Kaliskie Spotkania Teatralne, które rozpoczęły się w ubiegłą sobotę, pomału zbliżają się do wielkiego finału.

Jeszcze wprawdzie przed nami trzy dni konkursowych prezentacji; jeszcze mogą pojawić się wielkie wydarzenia artystyczne, które przewartościują dotychczasowe oceny - ale z tego, co dotąd zobaczyliśmy, można już wyciągać pewne wnioski.

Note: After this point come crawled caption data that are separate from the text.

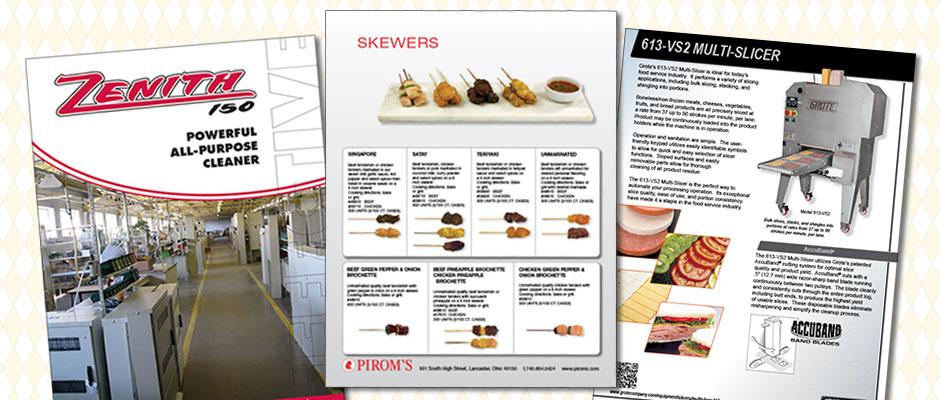 Sales Sheets & Marketing Materials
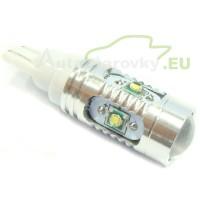 CREE LED Autožiarovky STARBLAST 016201 - T10 25W 5x5W - biele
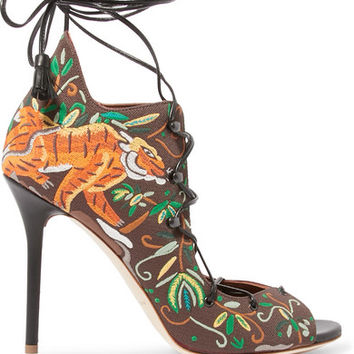 Malone Souliers - Savannah embroidered canvas sandals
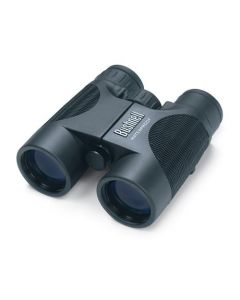 Bushnell H2O 10x42 mm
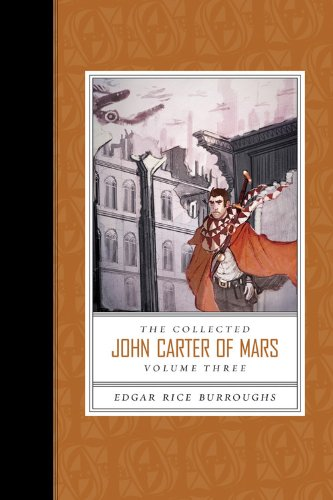 9781423165590: The Collected John Carter of Mars, Vol. 3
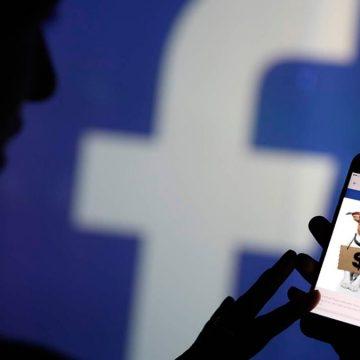 Facebook prohíbe la venta de animales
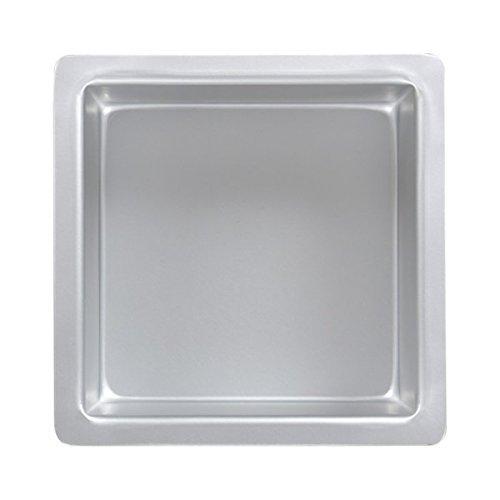 PME SQR123 Quadratische Backform aus eloxiertem Aluminium, 305 x 305 x 76 mm, Silver, 30 x 30 x 7.5 cm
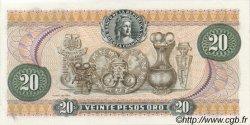 20 Pesos Oro COLOMBIE  1983 P.409d NEUF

Po pierwsze - jest to festiwal repretuarowo bardzo bogaty, a nawet za bogaty! Jest niemożliwe, aby w ciągu 9 dni przeżyć blisko 30 spektakli. Owszem, obejrzeć i zaliczyć można nawet więcej, tylko po co? Aby jednak coś przeżyć, przemyśleć i zrozumieć sens sztuki, potrzebna jest chwila refleksji. Tymczasem repertuar jest tak ułożony, że najwierniejsza publiczność ogląda po 3-4 widowska dziennie, biegając - głównie poprzez park - między Teatrem a Centrum Kultury. (Choć zdarzyło się i tak, że część widowni udała się aż na peryferie Kalisza, do hali produkcyjnej WSK, podczas gdy widowisko przeniesiono do fabryki Metalplastu w centrum miasta.) Nie ma czasu, żeby porozmawiać o sztukach czy poplotkować ze znajomymi, którzy tradycyjnie nawiedzają Kalisz w festiwalowych dniach. A to wszystko tworzy przecież atmosferę imprezy.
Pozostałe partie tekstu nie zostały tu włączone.